### Consigne écrite:
Recopiez à l'identique le passage de la critique du roman Tout ce qui brille, plus bas, entre "Cordélia et Letty" et "passées sous silence.", ces deux extrémités comprises.

### Article:

_ _ _

Ah, le rêve américain ! Voilà un idéal qui, manifestement, n’a pas fait courir que des Européens, nos deux héroïnes étant originaires de l’Ohio, mais bien décidées à aller faire leur vie à New York. L’une ne rêve que de la célébrité, l’autre recherche son père qu’elle n’a jamais connu. Dans le New-York des années 30 et des Années Folles, tout semble possible tant qu’il y a des paillettes, de l’alcool, et de la musique.

Cordélia et Letty débarquent dans un univers aux antipodes de leur province étriquée : New-York semble n’être qu’une interminable fête. L’ambiance de l’époque est admirablement rendue, et on plonge sans modération dans la vie incroyablement riche et mondaine d’une ville toujours éveillée. Que l’on découvre les bars illégaux, le commerce des bootleggers,  ou la vie des filles bien décidées à faire carrière, tout est minutieusement rendu. Si l’aspect Années Folles est exploité autant que possible, on regrettera que la partie Prohibition soit plus légère : difficile d’imaginer les descentes de police, les trafics incessants et les combines malhonnêtes à la lecture du roman, toutes étant passées sous silence.

Les parcours de Letty et Cordélia, s’ils diffèrent, ont tous deux leurs intérêts : l’une fera la cruelle expérience de la vie de jeune et jolie fille travaillant dans un bar clandestin, l’autre expérimentera la désillusion d’une vie apparemment dorée. Sous le vernis brillant du rêve, les filles expérimentent la « vraie » vie, et elle est bien éloignée de ce qu’elles avaient imaginé. C’est bien tout l’intérêt de l’histoire : Anna Godersen ne livre pas qu’une jolie fable acidulée mais s’attache plutôt à creuser sous les apparences, ce qui s’avère – bien sûr – diablement intéressant. D’une certaine manière, Tout ce qui brille traite plus des désillusions de la vie de ces jeunes filles, plutôt que d’un rêve rapidement concrétisé.
Les souteneurs ne sont malheureusement jamais loin, la virulente guerre des gangs entre bootleggers rivaux non plus, et toutes deux vont venir bousculer la vie de nos héroïnes. On regrettera d’ailleurs la profonde candeur des deux filles : chacune fait preuve d’une naïveté confondante, frisant parfois la bêtise, qu’on ne peut pas toujours mettre sur le compte d’une éducation loin de la ville. Mais c’est leur côté très enfantin qui va entraîner leurs expériences et, sans ça, il n’y aurait peut-être pas d’histoire.

_ _ _

### Données fournies:
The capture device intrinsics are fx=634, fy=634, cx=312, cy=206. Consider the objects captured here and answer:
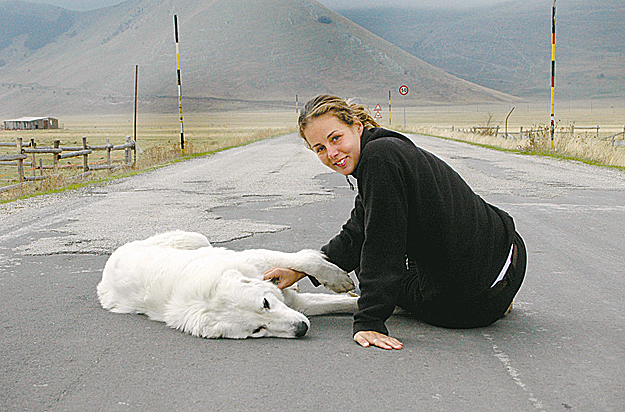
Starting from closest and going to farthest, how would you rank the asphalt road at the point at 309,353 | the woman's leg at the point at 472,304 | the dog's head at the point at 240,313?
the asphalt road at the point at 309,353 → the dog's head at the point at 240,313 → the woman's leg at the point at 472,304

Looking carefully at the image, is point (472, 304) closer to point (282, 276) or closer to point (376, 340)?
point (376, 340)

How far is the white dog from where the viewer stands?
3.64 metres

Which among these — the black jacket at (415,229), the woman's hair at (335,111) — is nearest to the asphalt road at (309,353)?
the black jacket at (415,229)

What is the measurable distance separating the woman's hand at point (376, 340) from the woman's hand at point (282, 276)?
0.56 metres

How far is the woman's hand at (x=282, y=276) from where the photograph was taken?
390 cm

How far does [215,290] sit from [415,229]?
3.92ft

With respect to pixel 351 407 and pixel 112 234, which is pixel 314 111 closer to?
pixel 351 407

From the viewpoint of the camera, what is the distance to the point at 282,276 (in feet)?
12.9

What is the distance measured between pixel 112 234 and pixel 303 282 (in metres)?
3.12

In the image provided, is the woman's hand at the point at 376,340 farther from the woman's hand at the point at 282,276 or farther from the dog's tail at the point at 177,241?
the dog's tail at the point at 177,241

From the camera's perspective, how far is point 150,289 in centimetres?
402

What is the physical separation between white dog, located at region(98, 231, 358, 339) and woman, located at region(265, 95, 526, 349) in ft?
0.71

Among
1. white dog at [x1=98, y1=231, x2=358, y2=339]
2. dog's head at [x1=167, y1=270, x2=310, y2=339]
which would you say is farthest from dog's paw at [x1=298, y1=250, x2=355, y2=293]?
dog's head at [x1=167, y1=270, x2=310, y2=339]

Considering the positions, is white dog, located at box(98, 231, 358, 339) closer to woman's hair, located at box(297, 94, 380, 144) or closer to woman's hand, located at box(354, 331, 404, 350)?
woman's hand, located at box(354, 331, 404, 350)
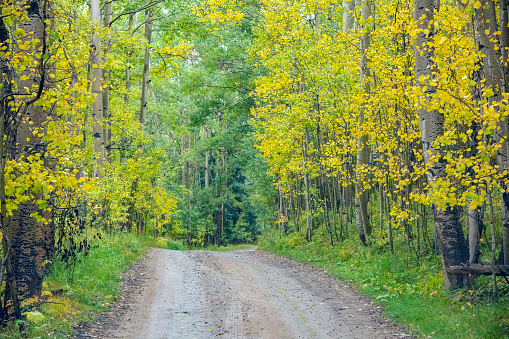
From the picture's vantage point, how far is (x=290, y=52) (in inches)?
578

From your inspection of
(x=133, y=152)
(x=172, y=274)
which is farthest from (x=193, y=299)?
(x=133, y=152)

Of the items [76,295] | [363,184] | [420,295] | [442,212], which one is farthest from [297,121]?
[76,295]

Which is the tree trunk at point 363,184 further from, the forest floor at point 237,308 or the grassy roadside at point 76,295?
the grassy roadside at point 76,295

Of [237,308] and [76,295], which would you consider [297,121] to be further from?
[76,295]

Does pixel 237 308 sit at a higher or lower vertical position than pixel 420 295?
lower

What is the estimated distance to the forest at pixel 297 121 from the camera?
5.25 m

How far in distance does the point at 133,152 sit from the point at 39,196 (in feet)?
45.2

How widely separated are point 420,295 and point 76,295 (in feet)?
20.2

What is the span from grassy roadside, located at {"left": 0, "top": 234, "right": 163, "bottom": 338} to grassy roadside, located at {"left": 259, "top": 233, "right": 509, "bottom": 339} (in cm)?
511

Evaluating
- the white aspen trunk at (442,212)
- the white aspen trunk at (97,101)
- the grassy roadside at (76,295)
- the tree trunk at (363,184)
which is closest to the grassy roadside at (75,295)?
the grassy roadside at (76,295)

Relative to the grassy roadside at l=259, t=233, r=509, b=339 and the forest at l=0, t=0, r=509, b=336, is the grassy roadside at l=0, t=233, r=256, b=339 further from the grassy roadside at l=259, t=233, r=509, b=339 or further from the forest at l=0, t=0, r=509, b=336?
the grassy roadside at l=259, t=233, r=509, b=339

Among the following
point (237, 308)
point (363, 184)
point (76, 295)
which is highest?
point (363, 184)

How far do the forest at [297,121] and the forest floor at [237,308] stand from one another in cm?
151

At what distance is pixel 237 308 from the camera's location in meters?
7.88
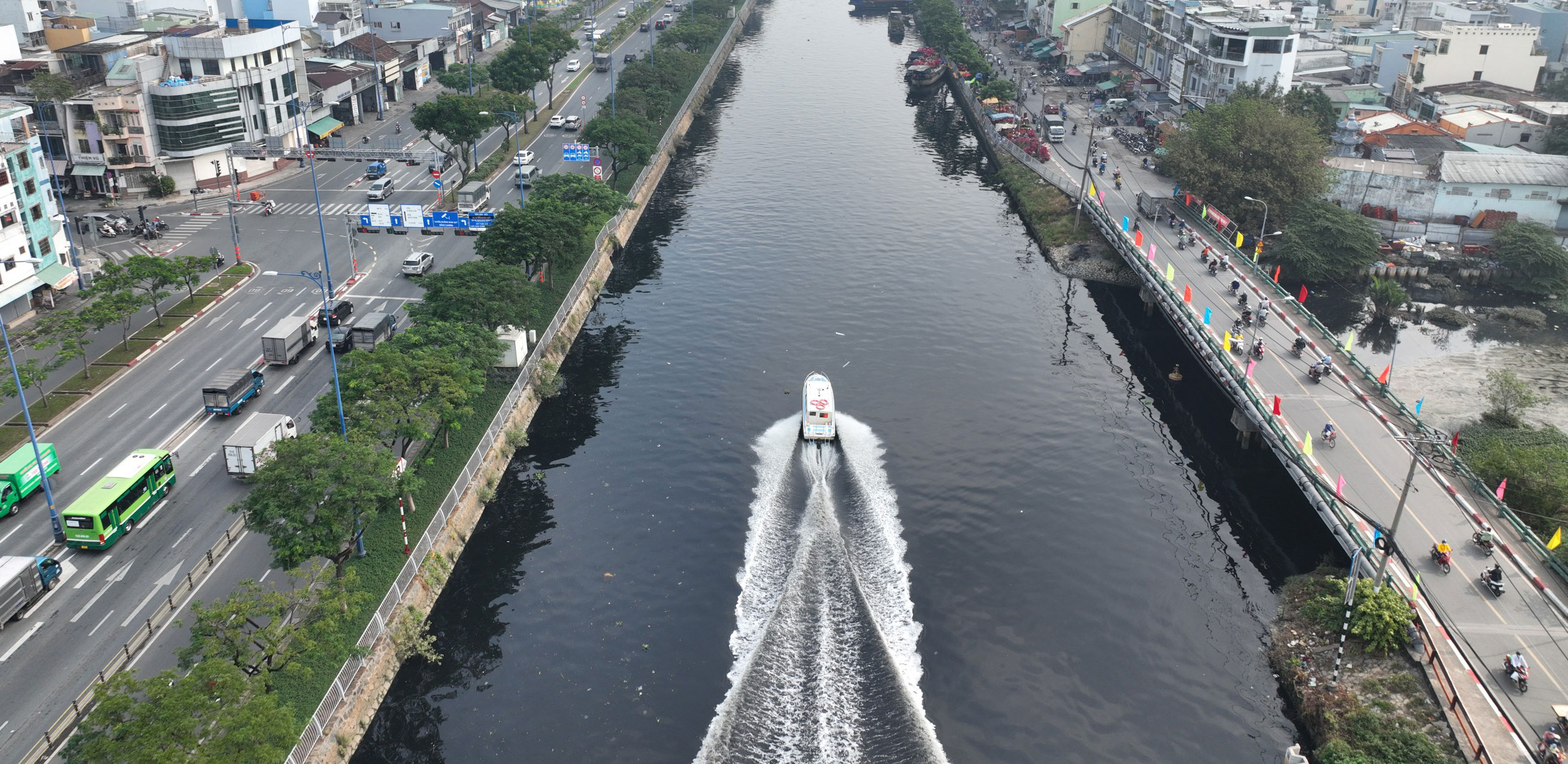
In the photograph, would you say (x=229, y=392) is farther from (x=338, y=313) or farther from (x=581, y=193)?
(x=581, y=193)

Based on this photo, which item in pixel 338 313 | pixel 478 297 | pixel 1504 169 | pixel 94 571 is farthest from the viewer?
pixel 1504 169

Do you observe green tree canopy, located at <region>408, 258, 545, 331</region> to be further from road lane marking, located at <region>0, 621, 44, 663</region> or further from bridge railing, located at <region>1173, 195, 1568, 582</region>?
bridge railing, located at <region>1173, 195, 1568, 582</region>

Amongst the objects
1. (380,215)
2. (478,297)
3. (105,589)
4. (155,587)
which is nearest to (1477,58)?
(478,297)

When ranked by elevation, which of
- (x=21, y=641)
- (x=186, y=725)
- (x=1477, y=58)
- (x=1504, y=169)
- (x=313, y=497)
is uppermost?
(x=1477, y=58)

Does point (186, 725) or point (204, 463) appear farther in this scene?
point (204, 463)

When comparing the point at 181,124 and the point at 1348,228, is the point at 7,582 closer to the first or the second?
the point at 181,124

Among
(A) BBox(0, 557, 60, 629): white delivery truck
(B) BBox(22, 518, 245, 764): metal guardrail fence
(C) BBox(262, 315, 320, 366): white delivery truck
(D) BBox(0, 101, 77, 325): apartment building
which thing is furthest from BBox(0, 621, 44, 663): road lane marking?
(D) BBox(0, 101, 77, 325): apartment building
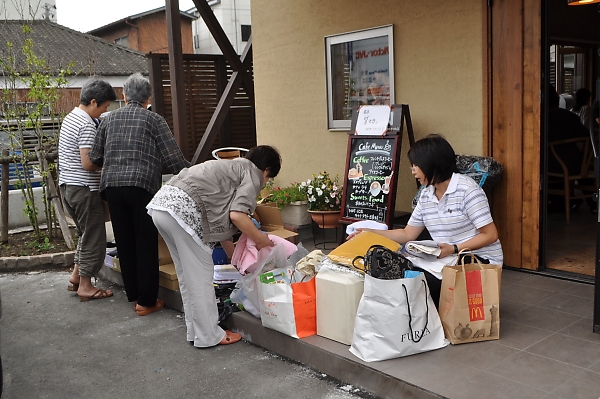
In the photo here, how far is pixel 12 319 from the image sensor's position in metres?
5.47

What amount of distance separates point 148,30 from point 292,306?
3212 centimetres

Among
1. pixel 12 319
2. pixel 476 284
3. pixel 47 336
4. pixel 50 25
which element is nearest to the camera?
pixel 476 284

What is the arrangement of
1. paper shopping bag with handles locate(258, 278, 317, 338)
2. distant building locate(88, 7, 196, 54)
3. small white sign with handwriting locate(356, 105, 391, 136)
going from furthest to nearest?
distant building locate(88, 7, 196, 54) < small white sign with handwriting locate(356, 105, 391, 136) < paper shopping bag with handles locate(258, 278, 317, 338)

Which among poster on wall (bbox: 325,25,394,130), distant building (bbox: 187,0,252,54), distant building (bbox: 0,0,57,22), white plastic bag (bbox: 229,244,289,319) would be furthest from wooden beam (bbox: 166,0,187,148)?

_ _ _

### Résultat ci-dessous:
Cordélia et Letty débarquent dans un univers aux antipodes de leur province étriquée : New-York semble n’être qu’une interminable fête. L’ambiance de l’époque est admirablement rendue, et on plonge sans modération dans la vie incroyablement riche et mondaine d’une ville toujours éveillée. Que l’on découvre les bars illégaux, le commerce des bootleggers,  ou la vie des filles bien décidées à faire carrière, tout est minutieusement rendu. Si l’aspect Années Folles est exploité autant que possible, on regrettera que la partie Prohibition soit plus légère : difficile d’imaginer les descentes de police, les trafics incessants et les combines malhonnêtes à la lecture du roman, toutes étant passées sous silence.